- [SELECTION]:
** begin **

Today, these failures collapse into INTERNAL with a message string.
A client calling /fs/readFile has no way to know from the schema that it
might return FILE_NOT_FOUND vs PERMISSION_DENIED vs INVALID_PATH. The
caller has to parse message strings — the exact anti-pattern that typed
RPC is meant to avoid. This is a type safety gap: inputs and outputs are
typed, but errors are untyped strings.
Why this matters for adapters
OpenAPI specs naturally include error information — response status codes
with schemas (e.g., 404: { schema: NotFoundError }, 422: { schema: ValidationError }). MCP tool definitions carry error descriptions. The
from_openapi adapter (ADR-017 L113–124) imports operations and mirrors
"the remote operation's name, namespace, type, schemas, and access control"
— but with no error schema field, error responses from the OpenAPI source
are dropped on import. to_openapi has nowhere to project error information
to. The same gap applies to from_mcp/to_mcp.
An OpenAPI operation that declares:
responses:
'200': { schema: MachineList }
'401': { schema: AuthError }
'429': { schema: RateLimitError }
cannot be faithfully represented in alknet's OperationSpec today. The
adapter would import the 200 output schema and drop the error schemas —
a lossy import that silently discards the operation's failure contract.

** end **

- [PROVIDED DATA]:

** begin **

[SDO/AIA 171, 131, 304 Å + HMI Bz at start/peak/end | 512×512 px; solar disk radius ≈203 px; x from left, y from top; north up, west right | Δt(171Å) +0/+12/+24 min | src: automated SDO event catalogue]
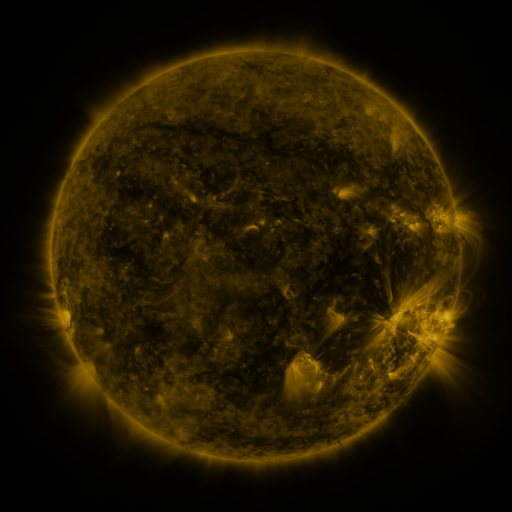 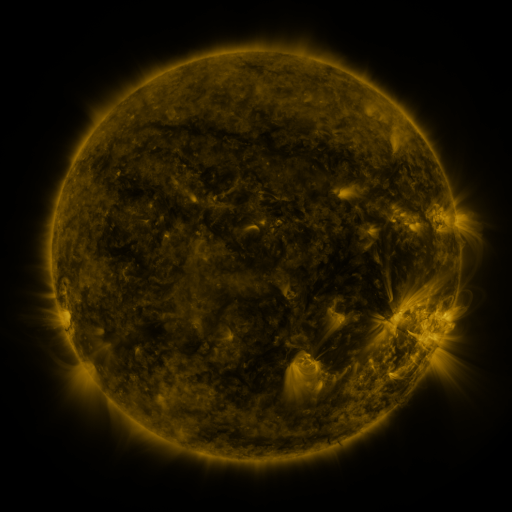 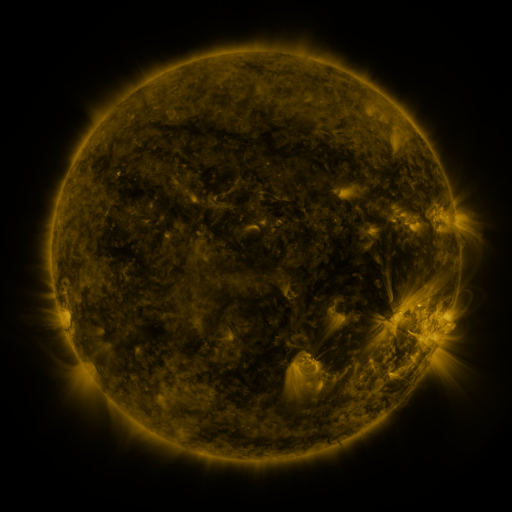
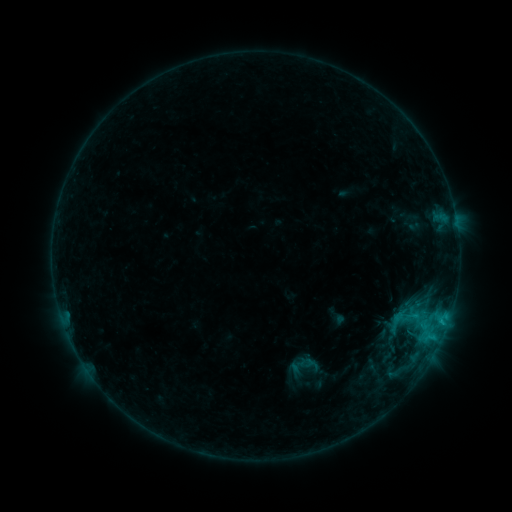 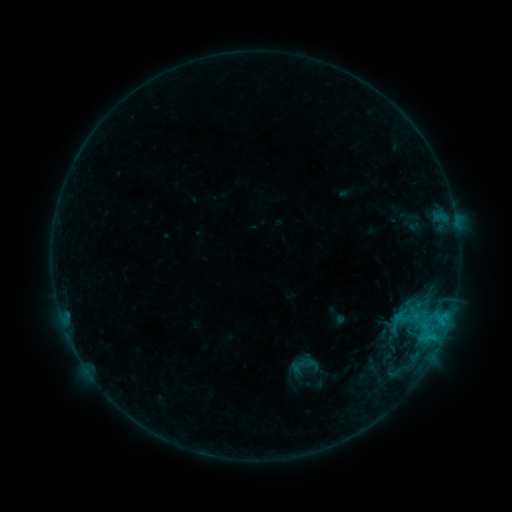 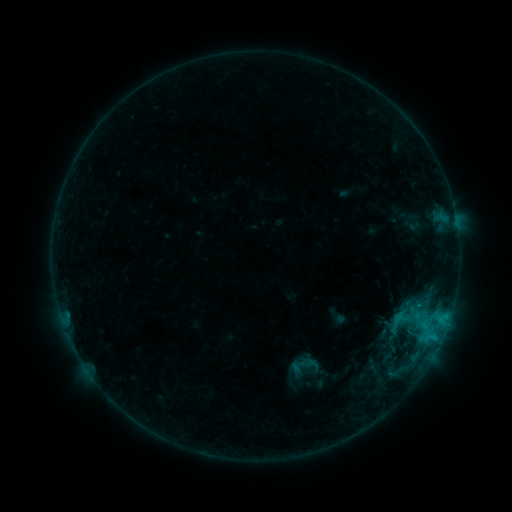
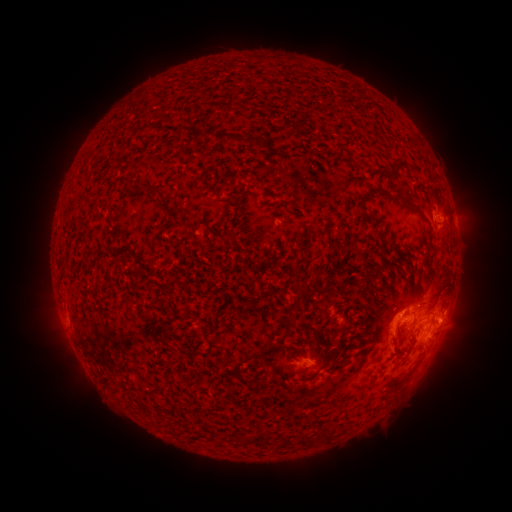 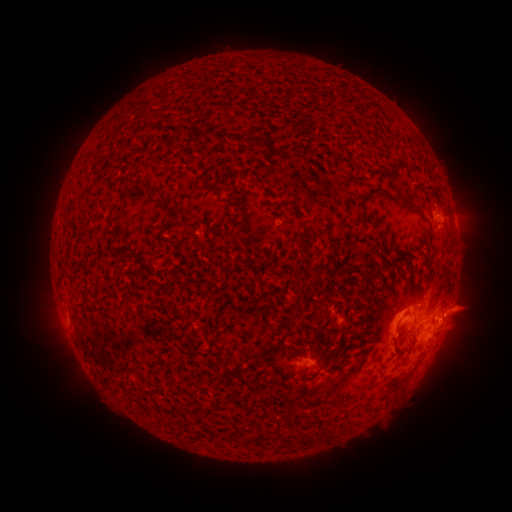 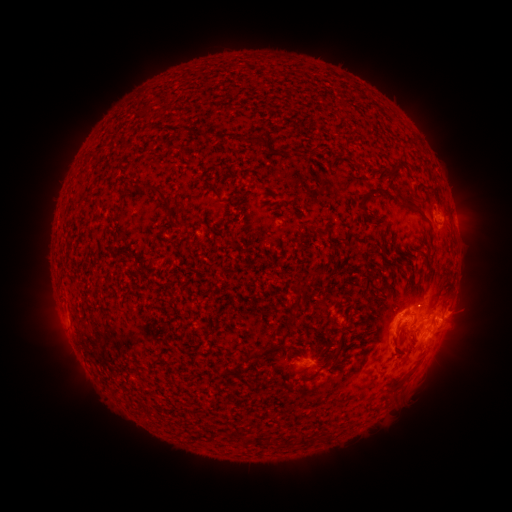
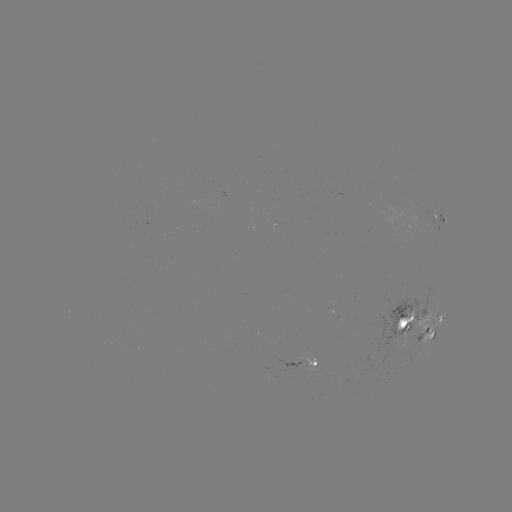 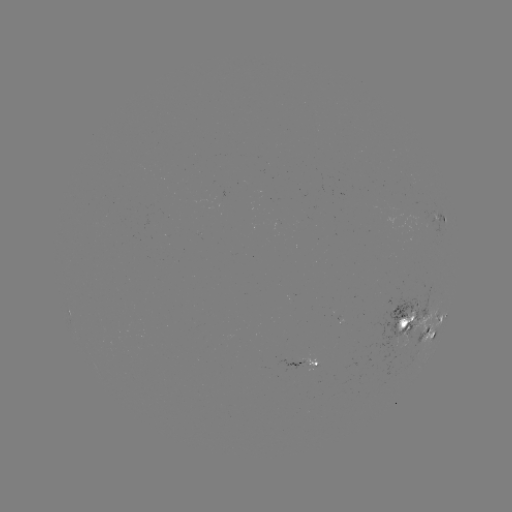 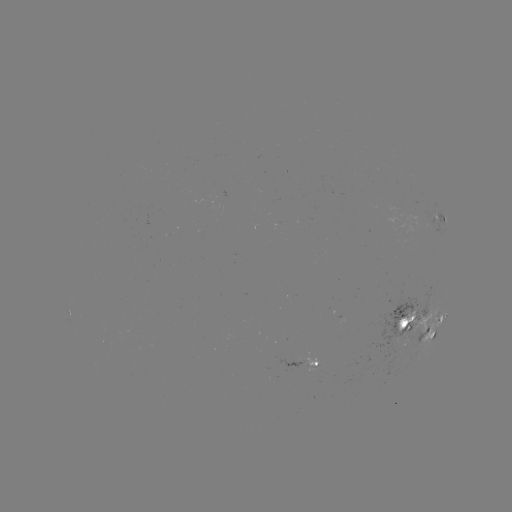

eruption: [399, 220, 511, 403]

** end **

- [AIM]: Carry on the passage about untyped errors in alknet's OperationSpec from its last sentence. The data comes from an unrelated source.

- [EXPECTED ANSWER]:
Prior art
The TypeScript reference (/workspace/@alkdev/operations/src/types.ts
L38–47, L94, L112) defines ErrorDefinitionSchema and an optional
errorSchemas?: ErrorDefinition[] on OperationSpec:
export const ErrorDefinitionSchema = Type.Object({
code: Type.String({ description: "Error Code e.g., INVALID_INPUT, NOT_FOUND, UNAUTHORIZED" }),
description: Type.String(),
schema: Type.Unknown(),
httpStatus: Type.Optional(Type.Number()),
});
The mapError() function (error.ts L25–51) matches thrown errors against
the declared error schemas by code prefix — if a handler throws an error
whose message starts with a declared code, mapError rewrites it to a
typed CallError with that code. This is a proven pattern: operations
declare their error contract, the dispatch machinery maps runtime failures
to the declared codes, and clients get typed errors instead of string
parsing.
The translator agent omitted errorSchemas from the Rust spec, likely
because it's Optional in the TS schema (so dropping it doesn't break the
happy path) and because error schemas are semantically different from
input/output schemas (an operation returns one output but could return any
of several errors). That's a reasonable judgment call for a first
translation pass, but it leaves a real gap for adapters and clients.
The general principle
This is the same principle as the Safe Exit protocol in the SDD process
(docs/sdd_process.md L19, L423): make failure a typed, declared thing
rather than an untyped exception that crashes into whoever's listening.
An operation that declares "I can fail with FILE_NOT_FOUND" is the same
shape as an agent that declares "I can fail with TASK_AMBIGUOUS" — both
turn an unknown unknown into a known known that the caller can handle
deliberately.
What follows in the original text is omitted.